Busco rostros que te sonrían, brazos que te abracen, alegría en las palabras, en el ser y hacer cosas. Tendría que meterme en una Iglesia Evangélica o residir en algún sector New Age para darme los encantos de los encuentros. Jehová es mi pastor y nada me pasará.

En Santo Domingo ha caído una bomba que sólo ha dejado en la calle a los vendedores de aguacate, a los buscavidas, a los atracadores y a los agentes de Tránsito.

La gente no sale por 10 millones de razones, tantas como habitantes tiene la Isla.

El trabajo, la inseguridad, la “Zona” se murió hace tiempo, tengo que ir a la finca los fines de semana, si es que tienes finca.

Facebook es un hoyo negro que se ha tragado a mitad y media de mis amigos. Twitter también. De WhatsApp ni se diga. Están ahí, solidarizándose con todos los pueblos del mundo, con todas las causas del planeta, con una máquina de recordar que te tritura, ponchando la maquinita, mandando y enviando mensajes o temas musicales si es que se les baja la nota o quieren hacer sonar la campanita del perro de Pavlov, y espérate un momento plis, y mandando y enviando mensajes. La facebookeros te demuestran ternura con sus likes, preocupaciones si sospechan te pasa algo, agallas revolucionarias, con dosis intercaladas de buenísimos lecturas que tú deberías hacer, con verdades nunca reveladas de los mitos musicales y literarios, saben que efectivamente Salinger dejó ocho novelas que no saldrán nunca, serán amantes del pop, op, de la causa haitiana, palestina, cubana, venezolana, ruandesa, polo-norteña y un infinito etcétera.

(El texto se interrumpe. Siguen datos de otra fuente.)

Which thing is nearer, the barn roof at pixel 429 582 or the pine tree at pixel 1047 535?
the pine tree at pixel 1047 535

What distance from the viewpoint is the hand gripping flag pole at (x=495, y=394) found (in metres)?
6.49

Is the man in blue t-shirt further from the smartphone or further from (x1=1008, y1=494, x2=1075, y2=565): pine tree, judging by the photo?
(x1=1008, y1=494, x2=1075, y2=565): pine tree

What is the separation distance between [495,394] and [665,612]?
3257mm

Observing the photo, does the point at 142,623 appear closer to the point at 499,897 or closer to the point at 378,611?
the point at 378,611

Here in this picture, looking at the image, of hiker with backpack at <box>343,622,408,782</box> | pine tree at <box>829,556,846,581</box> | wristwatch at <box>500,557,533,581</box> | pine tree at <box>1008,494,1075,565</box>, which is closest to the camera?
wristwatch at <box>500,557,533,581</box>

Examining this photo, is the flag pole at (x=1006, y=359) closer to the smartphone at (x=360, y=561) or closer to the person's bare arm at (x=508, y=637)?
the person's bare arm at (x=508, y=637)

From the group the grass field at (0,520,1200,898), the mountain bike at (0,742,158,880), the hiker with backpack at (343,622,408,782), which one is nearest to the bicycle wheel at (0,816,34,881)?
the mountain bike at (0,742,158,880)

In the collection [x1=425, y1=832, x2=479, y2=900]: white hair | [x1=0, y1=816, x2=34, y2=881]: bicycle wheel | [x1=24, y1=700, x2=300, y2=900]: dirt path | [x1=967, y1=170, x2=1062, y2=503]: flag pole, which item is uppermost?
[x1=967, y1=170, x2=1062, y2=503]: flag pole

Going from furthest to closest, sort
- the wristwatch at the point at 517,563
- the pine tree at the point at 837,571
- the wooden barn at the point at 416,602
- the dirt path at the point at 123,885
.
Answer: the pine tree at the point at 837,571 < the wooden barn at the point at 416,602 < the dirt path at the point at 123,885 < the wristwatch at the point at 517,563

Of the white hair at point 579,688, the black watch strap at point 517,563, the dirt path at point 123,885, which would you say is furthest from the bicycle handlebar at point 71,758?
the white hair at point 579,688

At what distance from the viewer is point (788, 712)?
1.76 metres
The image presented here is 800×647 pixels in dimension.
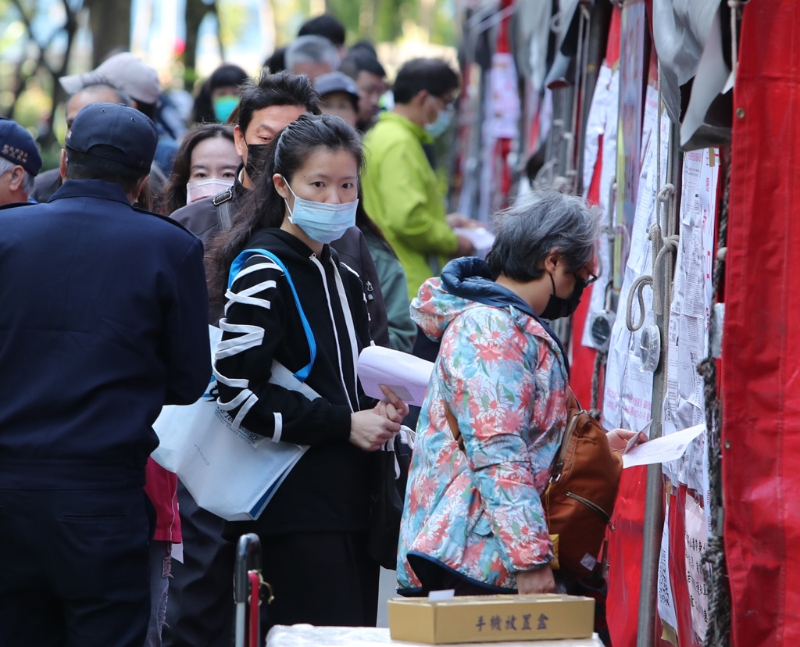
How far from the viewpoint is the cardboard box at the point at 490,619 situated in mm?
2271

A la gente te las encuentras así no más, pó, como dirían los chilenos. Tal vez sería mejor decir: chocas con la gente. En los semáforos, en la góndola ocho del Nacional, en la cafetería del Nacional, en la sala A, B o C de Funeraria Blandino, en algún buffet empresarial o el cumpleaños de fulanita que llegó de Francia o Helsinki. También los ves en los matutinos y los vespertinos, haciendo gárgaras de inteligencia, buenísimo acopio de informaciones que confirmarán que fulanito es un ladronazo o le da patadas al perro de la vecina, o que este país, carajo, no aguanta más.

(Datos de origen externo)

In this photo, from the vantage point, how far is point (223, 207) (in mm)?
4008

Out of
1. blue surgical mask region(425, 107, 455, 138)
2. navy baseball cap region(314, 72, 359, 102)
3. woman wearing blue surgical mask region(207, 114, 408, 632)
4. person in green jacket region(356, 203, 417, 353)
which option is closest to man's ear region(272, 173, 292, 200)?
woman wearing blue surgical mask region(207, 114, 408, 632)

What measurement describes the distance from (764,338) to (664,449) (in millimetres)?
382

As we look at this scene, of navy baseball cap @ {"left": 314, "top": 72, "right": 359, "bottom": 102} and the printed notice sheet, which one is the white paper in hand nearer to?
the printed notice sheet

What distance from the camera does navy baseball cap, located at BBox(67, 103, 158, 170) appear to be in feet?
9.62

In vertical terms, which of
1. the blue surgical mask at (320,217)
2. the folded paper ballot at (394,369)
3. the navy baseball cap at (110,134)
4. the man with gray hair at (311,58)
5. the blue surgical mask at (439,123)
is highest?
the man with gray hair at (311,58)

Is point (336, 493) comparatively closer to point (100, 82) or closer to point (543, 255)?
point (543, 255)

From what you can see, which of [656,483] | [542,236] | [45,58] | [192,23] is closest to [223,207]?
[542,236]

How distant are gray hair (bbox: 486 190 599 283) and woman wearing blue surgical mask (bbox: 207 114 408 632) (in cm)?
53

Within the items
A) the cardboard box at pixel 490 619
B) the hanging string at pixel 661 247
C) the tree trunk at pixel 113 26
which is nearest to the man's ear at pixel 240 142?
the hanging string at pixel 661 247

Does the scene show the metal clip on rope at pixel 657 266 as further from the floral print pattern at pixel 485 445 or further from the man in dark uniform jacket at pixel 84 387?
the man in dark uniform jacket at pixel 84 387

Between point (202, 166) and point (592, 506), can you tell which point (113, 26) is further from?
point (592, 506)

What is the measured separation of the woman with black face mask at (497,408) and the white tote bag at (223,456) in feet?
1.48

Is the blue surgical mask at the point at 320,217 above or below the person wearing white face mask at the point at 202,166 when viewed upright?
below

¡Oh la gente de las redes sociales, los medios, tirados al medio!

Es decir: lo que nos vincula son las diligencias que tenemos que hacer, las comidas o los muertos.

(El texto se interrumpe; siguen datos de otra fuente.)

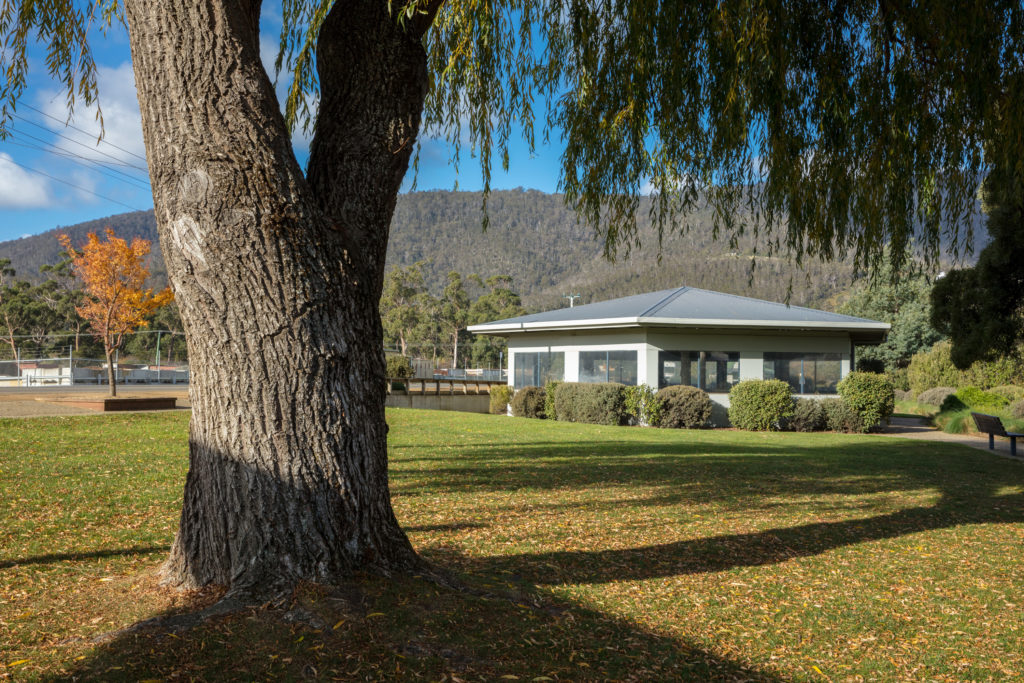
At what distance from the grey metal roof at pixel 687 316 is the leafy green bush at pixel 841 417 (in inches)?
91.0

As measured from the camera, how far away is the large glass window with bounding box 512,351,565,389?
79.5ft

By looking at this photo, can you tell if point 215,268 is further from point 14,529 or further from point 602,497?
point 602,497

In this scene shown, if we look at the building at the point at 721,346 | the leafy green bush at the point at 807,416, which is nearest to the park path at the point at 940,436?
the leafy green bush at the point at 807,416

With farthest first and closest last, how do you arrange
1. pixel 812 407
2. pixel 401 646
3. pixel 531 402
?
pixel 531 402 → pixel 812 407 → pixel 401 646

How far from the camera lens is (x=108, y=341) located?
70.0ft

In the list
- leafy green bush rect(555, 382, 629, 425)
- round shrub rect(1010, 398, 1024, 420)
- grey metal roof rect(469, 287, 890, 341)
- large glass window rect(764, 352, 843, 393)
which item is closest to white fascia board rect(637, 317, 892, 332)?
grey metal roof rect(469, 287, 890, 341)

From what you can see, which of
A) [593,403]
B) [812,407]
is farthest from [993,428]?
[593,403]

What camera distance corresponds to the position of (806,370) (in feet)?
70.4

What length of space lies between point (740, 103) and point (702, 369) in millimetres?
16252

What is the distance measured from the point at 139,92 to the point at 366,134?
1143 mm

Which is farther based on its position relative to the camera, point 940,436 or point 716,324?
point 716,324

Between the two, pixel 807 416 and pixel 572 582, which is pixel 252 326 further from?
pixel 807 416

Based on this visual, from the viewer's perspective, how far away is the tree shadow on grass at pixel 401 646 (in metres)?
2.92

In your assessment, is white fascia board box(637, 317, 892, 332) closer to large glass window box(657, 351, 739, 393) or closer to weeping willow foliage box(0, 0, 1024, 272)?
large glass window box(657, 351, 739, 393)
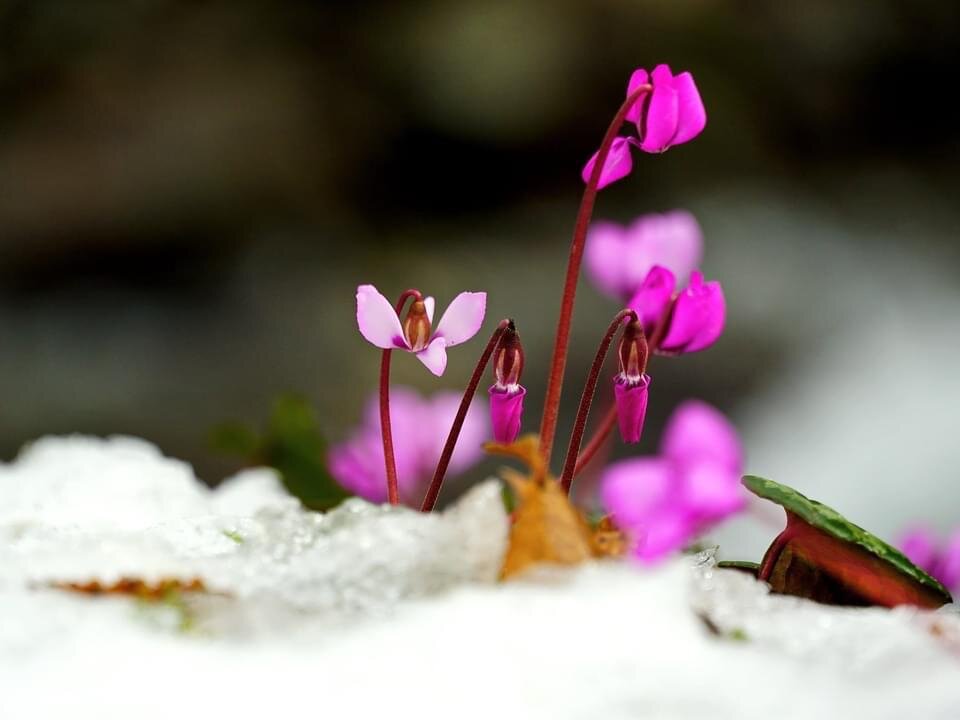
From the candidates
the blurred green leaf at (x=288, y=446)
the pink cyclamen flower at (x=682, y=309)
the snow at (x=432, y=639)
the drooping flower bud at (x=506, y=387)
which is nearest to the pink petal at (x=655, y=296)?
the pink cyclamen flower at (x=682, y=309)

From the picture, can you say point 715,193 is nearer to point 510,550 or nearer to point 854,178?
point 854,178

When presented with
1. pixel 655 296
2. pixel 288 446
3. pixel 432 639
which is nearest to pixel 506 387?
pixel 655 296

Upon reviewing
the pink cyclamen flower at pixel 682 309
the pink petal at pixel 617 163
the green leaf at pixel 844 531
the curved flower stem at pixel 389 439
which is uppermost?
the pink petal at pixel 617 163

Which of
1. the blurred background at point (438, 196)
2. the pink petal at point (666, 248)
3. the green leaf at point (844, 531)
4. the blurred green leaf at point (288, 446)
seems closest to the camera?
the green leaf at point (844, 531)

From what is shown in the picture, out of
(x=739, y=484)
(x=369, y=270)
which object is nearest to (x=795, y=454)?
(x=369, y=270)

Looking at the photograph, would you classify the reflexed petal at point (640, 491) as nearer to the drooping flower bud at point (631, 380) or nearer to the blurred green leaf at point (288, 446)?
the drooping flower bud at point (631, 380)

Los que llegamos a la Isla lo hacemos con el síndrome “Ahora que vuelvo, Ton”. Esta dolencia, estudiada muy certeramente por el gran genio que fue René del Risco Bermúdez, da cuenta de un estado de tránsito hacia la vida adulta en cuya elipsis hay una crisis de reconocimiento. En ese momento eufórico –sea porque quieres recuperar algo, ya sea la vieja amistad de Ton o que te reconozcan por haber vuelto del extranjero con tu esposa italiana-, te das cuenta que el mundo es árido y sólo se da una vez.

Todo ser que vuelve quiere encontrar las cosas como las dejó en la última foto. Aferrarse a esa última foto, sin embargo, es lo trágico.

Aun así uno se pregunta si vale la pena pescar algo en medio de tanto naufragio, si bien no a toda la camada de antes, al menos ver a aquellos que de alguna manera te martirizan con sus preocupaciones teóricas, conceptuales, facebookeras. 

La gente no sale. Viven en el éter de los bytes y la pantalla pero no los palpas en lugares sin cámaras. Se mueven en El Polígono, comen en Ikea porque hay ofertas de salmón sueco, dan su vueltecita por Cuesta porque hay que mantener la fachada o hacerle perder el tiempo a Miguel De Camps con preguntas pendejas.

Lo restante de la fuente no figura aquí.